The date is Jan. 17, 1929. Castor spots Popeye and asks if he's a sailor. The one-eyed, rolled-cuffed, astonishingly ugly figure responds in five feisty words (" 'Ja think I'm a cowboy?") that announce his unshakable identity and suggest an entire lifetime already lived, and lived hard. The menacing slouch, the anchor tattoo on a stubbly arm, the alarming puckering at the pants crotch -- Segar could be forgiven for not realizing that this grotesque whimsy would be his ticket to pop-culture immortality. (Segar would have less than a decade left to manage "Thimble Theatre"; he died of leukemia in 1938.)

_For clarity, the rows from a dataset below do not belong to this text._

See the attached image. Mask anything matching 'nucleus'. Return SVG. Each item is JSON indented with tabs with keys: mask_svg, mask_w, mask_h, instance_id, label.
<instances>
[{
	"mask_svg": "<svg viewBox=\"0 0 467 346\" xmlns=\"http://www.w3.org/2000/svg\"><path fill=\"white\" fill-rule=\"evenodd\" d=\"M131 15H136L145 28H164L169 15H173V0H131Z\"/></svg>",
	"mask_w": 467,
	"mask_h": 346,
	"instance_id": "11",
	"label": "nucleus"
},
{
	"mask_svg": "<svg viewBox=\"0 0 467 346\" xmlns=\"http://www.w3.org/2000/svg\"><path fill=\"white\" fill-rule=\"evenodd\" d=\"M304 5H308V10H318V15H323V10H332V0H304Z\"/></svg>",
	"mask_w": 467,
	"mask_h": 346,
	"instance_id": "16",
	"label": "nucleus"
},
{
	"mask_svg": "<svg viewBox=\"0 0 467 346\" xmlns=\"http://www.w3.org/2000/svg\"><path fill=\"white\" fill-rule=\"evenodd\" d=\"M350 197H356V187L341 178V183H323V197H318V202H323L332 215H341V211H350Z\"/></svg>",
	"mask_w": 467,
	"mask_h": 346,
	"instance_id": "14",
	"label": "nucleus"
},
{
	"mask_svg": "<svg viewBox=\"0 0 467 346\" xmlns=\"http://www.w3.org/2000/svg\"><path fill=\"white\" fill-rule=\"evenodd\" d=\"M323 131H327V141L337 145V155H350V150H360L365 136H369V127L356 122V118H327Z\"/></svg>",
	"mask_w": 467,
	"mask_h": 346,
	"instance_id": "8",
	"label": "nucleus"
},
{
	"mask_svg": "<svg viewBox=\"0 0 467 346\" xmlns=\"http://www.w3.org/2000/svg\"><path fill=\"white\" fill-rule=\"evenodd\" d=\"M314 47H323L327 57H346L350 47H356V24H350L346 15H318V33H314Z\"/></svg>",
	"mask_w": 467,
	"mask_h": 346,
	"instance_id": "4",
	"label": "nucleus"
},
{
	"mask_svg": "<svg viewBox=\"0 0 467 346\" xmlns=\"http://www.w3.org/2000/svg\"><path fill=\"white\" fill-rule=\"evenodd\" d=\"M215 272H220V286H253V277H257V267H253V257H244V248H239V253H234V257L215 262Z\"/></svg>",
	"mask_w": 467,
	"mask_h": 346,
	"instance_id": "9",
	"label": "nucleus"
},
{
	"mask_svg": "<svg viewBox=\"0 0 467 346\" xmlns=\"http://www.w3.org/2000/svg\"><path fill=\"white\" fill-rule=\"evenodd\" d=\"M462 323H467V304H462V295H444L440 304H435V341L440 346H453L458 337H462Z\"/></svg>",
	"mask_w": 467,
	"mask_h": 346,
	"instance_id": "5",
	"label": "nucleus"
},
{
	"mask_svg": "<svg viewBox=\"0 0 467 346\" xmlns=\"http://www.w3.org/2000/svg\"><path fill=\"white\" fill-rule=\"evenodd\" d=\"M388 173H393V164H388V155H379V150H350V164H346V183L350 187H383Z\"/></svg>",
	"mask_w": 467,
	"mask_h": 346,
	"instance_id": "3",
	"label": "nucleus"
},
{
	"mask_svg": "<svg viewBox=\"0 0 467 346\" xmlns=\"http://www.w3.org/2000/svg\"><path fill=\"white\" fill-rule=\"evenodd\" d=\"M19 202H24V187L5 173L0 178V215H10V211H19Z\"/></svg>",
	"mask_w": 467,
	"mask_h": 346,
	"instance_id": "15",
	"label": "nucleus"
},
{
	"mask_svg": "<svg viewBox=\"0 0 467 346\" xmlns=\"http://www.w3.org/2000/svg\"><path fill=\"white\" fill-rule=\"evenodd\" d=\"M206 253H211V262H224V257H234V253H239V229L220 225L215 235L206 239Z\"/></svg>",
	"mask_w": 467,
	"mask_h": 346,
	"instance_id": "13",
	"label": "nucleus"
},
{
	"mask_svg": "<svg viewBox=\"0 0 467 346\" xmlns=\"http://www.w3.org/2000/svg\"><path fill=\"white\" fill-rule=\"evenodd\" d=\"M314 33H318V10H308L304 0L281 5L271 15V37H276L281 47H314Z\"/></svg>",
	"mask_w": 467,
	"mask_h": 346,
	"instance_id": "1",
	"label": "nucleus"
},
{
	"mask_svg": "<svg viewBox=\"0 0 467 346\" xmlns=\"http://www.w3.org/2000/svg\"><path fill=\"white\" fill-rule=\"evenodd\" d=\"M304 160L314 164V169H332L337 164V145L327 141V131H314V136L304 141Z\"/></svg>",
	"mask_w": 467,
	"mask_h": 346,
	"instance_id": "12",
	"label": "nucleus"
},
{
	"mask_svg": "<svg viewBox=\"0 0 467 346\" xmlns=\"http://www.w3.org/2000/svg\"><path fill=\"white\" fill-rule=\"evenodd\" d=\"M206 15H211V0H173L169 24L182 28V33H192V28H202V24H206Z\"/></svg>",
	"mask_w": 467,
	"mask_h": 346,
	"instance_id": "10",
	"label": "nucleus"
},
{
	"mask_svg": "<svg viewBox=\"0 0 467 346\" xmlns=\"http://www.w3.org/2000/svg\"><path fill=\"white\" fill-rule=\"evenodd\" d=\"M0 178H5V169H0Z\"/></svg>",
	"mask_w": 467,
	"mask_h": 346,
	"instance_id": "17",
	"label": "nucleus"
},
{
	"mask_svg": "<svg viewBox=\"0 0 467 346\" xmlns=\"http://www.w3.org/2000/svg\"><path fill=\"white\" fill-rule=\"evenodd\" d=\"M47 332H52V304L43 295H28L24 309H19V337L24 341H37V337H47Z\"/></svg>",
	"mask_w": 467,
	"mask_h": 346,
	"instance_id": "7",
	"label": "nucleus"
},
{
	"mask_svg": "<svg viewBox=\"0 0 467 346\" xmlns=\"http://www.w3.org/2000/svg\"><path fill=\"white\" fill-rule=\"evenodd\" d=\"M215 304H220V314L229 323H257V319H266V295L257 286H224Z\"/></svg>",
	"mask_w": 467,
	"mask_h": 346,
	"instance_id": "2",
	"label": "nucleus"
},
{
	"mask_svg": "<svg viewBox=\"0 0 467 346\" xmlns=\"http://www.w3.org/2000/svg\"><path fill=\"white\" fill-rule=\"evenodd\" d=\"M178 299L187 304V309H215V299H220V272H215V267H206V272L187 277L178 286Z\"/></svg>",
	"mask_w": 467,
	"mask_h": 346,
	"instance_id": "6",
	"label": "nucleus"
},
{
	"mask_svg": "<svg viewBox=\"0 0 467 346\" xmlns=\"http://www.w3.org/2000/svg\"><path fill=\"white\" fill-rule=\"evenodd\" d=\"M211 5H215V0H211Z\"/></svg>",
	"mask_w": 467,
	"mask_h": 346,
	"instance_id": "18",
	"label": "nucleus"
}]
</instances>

Though Castor is calling the shots, Popeye proceeds to steal the show in the next episode, when Snork, a disgraced casino employee turned deranged pursuer, unloads 16 bullets into him. "Snork at Sea" is a furious, page-turning tale utterly different in tone from the lighthearted adventures of Bernice or a subsequent pair of mystery stories in which Castor and Popeye play detective. It's an indication of the flexibility that "Thimble Theatre's" format afforded Segar. As Coulton Waugh noted in his 1947 history "The Comics," the bulletproof interlude "is the first hint that Popeye has entered the company of Paul Bunyan and other folk heroes invested with supernaturalism," yet curiously he remains (unlike Superman) identifiably human. In his next appearance, after an absence of nearly six weeks, he's seen shooting craps, and he regularly gambles away anything he gets.

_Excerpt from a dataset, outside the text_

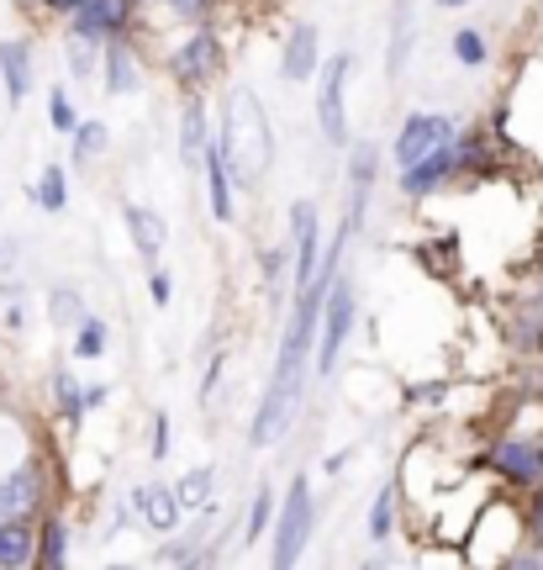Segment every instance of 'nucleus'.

The very name held the seeds of the hero's success: popular "I." A man of little patience, immune to education, allergic to introspection, he nevertheless has an irreducible philosophy that drops the pesky cogito from Descartes and triples what's left: "I am what I am an' tha's all I yam!" But what is he? Segar sets up Popeye as both an unbeatable warrior and magnet for verbal abuse, thus giving him a moral dimension. He's called everything from a "shipwreck in the face" to a "dishfaced mud fence," and if you scrutinize his features, you may see things you wish you hadn't. But his sheer ugliness is part of his appeal: There's a moment of comic-strip satori, several dozen pages in, when you realize the depth of emotion conveyed by that perpetually sour, nearly immobile face, with the pipe jammed in at a fantastically steep angle.

Reading the saga from the start, it seems likely that the Depression became a crucible for fans' ardor. Popeye is self-sufficient, fatalistic; he's a survivor, with or without money. It's strange to see Castor's Dice Island scam giddily unfold in the strips of March 1929, sacks of cash flying out the window as quickly as he can win them. And this is the beauty of such a comprehensive project: In the strip that ran on Black Tuesday, Castor and Popeye learn that they've invested all their Dice Island millions in a nonexistent "brass mine." Popeye's reaction -- his mantra -- seems apt: "Well blow me down."